** Excerpted passage **
For most EHRs, the production instance of the EHR is physically separate from the test instance of the EHR (like different boxes in the same basement of the hospital) so the analyst/interface team will need “sync” up any changes that they made during testing into the production environment. You might hear works like “migrate” or “courier” to describe the tools that the EHRs provide to make that happen.

Just because something worked in testing, doesn’t mean it’s going to work in production, and a major percentage of go-live issues are caused by inconstancies in workflows and technical setup between the testing and production environments. Some health systems don’t (officially) maintain test patients in production, others have policies that prevent test data from entering the production environment. Expect that each health system is going to have a slightly different model and threshold for production testing, but always insist that production testing gets done. Push the data as far as the health system will allow it to be pushed.

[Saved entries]
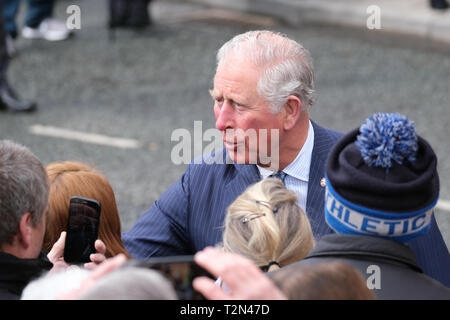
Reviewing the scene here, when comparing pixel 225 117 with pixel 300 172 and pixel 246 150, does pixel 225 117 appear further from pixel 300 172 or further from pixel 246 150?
pixel 300 172

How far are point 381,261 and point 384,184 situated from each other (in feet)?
0.72

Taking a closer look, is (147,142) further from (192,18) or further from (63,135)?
(192,18)

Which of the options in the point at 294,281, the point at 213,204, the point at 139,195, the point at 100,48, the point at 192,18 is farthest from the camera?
the point at 192,18

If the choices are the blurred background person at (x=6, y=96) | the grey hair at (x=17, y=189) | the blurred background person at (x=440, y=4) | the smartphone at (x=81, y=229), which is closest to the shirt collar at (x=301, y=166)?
the smartphone at (x=81, y=229)

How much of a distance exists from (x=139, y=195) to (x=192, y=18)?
18.1 feet

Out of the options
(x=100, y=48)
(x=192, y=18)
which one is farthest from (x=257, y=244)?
(x=192, y=18)

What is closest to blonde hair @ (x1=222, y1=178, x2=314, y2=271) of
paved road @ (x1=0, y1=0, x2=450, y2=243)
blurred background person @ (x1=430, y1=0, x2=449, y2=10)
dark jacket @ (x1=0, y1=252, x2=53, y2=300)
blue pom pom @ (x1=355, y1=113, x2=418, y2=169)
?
blue pom pom @ (x1=355, y1=113, x2=418, y2=169)

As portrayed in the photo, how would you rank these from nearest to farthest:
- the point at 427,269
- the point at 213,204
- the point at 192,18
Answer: the point at 427,269 → the point at 213,204 → the point at 192,18

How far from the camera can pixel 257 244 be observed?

** Problem set **
a: List every word that the passage on EHR testing and production environments sets off in quotation marks.
b: Carry on the passage on EHR testing and production environments from its final sentence.

** Answers per task **
a: sync, migrate, courier

b:
Redox will work with the interface team at the health system to make sure that they are ready to exchange production messages. For outbound (health system —> Redox), we’ll start listening to those messages a few days ahead of when you are scheduled to start receiving them so that we can triage any discrepancies with production. We call this a “soft go-live” because the systems are live but it may be slightly before the public go-live event.

And then it just happens. The moment for which you’ve been preparing for months or years just happens. We all watch everything very closely for the first few days to make sure there aren’t any surprises, but it’s common for things to settle down in 24-48 hours. You may discover some enhancements/changes that you need to make to improve the workflow. We’ll keep a close dialogue with the health system teams to discuss those modifications. At that point, we can make ongoing iterative changes.

What to do:
  • Make sure your training plan is in place and communicated well in advance. This is the most common reason to delay a go-live and is easy to forget if we’re stuck in “technical install” land. Get early buy-in from the health system users and plan accordingly.

  • Don’t make big application updates at the same time. If we’re going live with a health system on Monday, please don’t release a re-write of your entire code base on Sunday night. It never goes as smoothly as you hope, and we recommend that you not gamble with the “health system credibility” chip on the table. If a major release is go-live critical, plan accordingly.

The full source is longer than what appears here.